With the help and participation of David Hayles, a short story writer, volunteers, who were all from the MA Drawing course, read the different parts. Scott admitted these were somewhat caricatured but nonetheless illustrated various points of view that do exist among the art-loving but non-professionally-involved public.
The set-up was that an art critic had posted a critical review of a contemporary show on a newspaper website and the characters were below-the-line commentators brought to life. They were enraged not only by the initial review, which while being critical of the artist was also patronising to the viewer/reader and offered no substantive criticism of the system, but also by the critics further responses to their points. They decide to meet in real life to plan some sort of action, but two of them by chance bump into the artist in question and ‘take him in for questioning’.

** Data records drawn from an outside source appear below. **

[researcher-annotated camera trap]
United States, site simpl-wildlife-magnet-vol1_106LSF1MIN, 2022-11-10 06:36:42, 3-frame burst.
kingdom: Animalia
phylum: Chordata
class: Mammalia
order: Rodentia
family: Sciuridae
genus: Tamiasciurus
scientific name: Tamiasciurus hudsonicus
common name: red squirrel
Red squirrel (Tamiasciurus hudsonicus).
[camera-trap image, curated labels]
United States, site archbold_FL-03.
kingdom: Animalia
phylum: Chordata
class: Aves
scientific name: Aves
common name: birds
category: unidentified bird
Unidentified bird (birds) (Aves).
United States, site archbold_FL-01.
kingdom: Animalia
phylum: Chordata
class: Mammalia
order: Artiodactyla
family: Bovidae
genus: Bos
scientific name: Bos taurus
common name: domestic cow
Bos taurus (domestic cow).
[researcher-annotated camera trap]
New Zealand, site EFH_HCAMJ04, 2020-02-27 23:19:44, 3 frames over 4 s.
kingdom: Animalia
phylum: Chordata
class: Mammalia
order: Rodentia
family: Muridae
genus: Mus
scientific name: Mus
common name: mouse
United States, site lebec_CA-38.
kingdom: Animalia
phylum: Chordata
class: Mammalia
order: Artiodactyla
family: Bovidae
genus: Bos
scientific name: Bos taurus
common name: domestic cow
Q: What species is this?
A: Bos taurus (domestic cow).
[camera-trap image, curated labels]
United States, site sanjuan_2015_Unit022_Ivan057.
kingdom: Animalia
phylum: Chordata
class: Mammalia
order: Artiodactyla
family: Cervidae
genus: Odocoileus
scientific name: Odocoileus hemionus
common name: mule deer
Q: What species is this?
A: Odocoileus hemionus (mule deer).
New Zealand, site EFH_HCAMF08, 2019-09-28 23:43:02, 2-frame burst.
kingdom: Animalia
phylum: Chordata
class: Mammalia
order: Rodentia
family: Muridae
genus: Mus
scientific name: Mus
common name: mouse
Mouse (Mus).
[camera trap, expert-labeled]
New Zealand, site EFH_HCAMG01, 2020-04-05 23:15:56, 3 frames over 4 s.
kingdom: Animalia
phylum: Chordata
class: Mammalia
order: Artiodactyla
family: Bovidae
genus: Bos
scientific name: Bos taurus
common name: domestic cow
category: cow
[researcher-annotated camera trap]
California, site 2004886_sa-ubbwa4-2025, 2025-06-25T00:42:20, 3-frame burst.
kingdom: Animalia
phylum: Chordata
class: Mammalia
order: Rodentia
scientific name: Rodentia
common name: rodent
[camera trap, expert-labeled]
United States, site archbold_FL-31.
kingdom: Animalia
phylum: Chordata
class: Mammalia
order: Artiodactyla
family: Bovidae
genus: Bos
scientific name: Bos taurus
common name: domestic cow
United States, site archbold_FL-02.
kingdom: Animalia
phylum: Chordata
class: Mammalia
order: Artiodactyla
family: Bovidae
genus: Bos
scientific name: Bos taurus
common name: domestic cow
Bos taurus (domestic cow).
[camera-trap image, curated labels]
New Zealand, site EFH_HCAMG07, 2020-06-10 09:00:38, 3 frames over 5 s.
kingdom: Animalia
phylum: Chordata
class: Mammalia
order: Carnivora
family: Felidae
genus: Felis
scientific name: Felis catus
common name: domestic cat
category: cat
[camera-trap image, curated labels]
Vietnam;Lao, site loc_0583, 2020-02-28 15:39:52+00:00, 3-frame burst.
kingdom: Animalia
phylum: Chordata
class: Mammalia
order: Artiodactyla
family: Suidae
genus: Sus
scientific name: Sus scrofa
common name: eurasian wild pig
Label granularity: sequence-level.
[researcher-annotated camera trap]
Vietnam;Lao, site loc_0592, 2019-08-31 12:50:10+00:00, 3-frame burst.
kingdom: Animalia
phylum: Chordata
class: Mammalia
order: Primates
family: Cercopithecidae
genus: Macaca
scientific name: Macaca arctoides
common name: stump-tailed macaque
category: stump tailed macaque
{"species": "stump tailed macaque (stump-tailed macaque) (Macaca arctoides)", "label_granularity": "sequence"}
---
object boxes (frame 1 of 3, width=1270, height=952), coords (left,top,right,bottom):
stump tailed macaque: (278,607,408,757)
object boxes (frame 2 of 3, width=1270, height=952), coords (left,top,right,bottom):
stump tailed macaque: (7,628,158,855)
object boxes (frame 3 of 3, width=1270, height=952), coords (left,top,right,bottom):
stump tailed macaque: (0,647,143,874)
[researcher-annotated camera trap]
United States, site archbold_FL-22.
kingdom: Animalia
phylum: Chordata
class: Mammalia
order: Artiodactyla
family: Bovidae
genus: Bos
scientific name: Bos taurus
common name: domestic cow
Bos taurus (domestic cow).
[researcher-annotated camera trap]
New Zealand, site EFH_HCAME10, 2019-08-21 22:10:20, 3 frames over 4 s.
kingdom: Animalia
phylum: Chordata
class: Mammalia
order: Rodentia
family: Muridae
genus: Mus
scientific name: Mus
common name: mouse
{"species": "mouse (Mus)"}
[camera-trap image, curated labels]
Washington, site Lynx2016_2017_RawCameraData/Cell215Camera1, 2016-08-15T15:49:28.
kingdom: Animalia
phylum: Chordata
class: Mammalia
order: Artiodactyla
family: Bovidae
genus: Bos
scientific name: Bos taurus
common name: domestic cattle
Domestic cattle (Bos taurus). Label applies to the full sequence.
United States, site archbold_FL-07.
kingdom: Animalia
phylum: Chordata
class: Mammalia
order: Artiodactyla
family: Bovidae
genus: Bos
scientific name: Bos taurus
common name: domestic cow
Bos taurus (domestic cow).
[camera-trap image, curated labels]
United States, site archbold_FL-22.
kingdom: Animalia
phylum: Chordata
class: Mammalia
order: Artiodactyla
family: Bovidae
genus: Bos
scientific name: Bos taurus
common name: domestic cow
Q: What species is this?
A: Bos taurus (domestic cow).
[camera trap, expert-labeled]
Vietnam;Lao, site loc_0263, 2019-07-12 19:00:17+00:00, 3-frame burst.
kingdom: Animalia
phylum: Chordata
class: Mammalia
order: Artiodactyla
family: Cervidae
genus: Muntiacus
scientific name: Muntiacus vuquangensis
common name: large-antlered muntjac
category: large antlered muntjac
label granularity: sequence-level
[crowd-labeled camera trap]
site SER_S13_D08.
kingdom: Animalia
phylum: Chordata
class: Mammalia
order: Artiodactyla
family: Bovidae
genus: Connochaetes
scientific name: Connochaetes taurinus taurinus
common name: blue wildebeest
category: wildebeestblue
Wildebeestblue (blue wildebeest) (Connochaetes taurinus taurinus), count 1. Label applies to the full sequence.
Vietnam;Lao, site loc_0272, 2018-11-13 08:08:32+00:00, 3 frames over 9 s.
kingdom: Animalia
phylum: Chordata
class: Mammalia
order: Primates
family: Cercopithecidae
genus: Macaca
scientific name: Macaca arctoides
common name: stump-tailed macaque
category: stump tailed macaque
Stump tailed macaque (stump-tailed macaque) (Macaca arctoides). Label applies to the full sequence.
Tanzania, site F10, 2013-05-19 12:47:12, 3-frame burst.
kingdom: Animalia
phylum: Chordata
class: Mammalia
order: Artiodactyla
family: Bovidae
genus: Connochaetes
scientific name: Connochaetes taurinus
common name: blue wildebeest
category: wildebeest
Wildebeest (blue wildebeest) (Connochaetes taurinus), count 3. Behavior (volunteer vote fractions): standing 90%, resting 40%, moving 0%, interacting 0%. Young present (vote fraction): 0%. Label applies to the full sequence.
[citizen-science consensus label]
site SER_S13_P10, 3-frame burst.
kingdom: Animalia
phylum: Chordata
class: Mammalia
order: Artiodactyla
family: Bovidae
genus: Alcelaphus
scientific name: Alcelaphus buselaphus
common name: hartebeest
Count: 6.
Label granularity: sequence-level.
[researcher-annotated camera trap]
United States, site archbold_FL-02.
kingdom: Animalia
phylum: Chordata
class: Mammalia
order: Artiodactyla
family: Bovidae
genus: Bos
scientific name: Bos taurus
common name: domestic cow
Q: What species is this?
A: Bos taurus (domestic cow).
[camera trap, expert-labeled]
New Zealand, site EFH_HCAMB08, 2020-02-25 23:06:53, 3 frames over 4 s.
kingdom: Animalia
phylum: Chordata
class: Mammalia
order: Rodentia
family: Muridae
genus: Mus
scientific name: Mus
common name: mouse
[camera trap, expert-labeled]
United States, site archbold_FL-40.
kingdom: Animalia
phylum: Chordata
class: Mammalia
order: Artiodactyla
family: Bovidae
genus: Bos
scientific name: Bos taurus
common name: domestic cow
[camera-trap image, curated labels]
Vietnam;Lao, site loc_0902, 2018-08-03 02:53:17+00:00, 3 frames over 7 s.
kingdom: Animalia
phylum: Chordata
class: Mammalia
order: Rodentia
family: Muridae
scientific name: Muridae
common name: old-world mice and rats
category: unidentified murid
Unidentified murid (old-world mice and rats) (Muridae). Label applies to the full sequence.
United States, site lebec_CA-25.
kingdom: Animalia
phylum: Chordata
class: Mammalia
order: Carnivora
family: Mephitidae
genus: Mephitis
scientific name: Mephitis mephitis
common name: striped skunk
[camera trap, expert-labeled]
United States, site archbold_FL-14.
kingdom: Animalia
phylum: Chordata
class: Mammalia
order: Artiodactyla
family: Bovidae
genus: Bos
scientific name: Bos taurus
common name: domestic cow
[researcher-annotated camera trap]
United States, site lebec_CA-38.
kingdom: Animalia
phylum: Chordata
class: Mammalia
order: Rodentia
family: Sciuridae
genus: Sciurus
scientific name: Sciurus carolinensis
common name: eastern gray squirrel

We didn’t get as far as exploring the scene where they question the artists, his motives and intentions and his use of artspeak. But the scenes that were read generated some interesting questions:
- all the BTL commentators were unsympathetic characters, which presents a problem with audience engagement
- but in real life most BTL commentators are or come across as unsympathetic, which made Scott wonder if people actually slot themselves into these stereotypes although he saw some of his characters as having another side to them
- this might need to be brought out by opening up the script to show their real lives
- another way of looking at the characters is that they each have their own language and the play could be about all the languages on display and the potential for understanding/misunderstanding.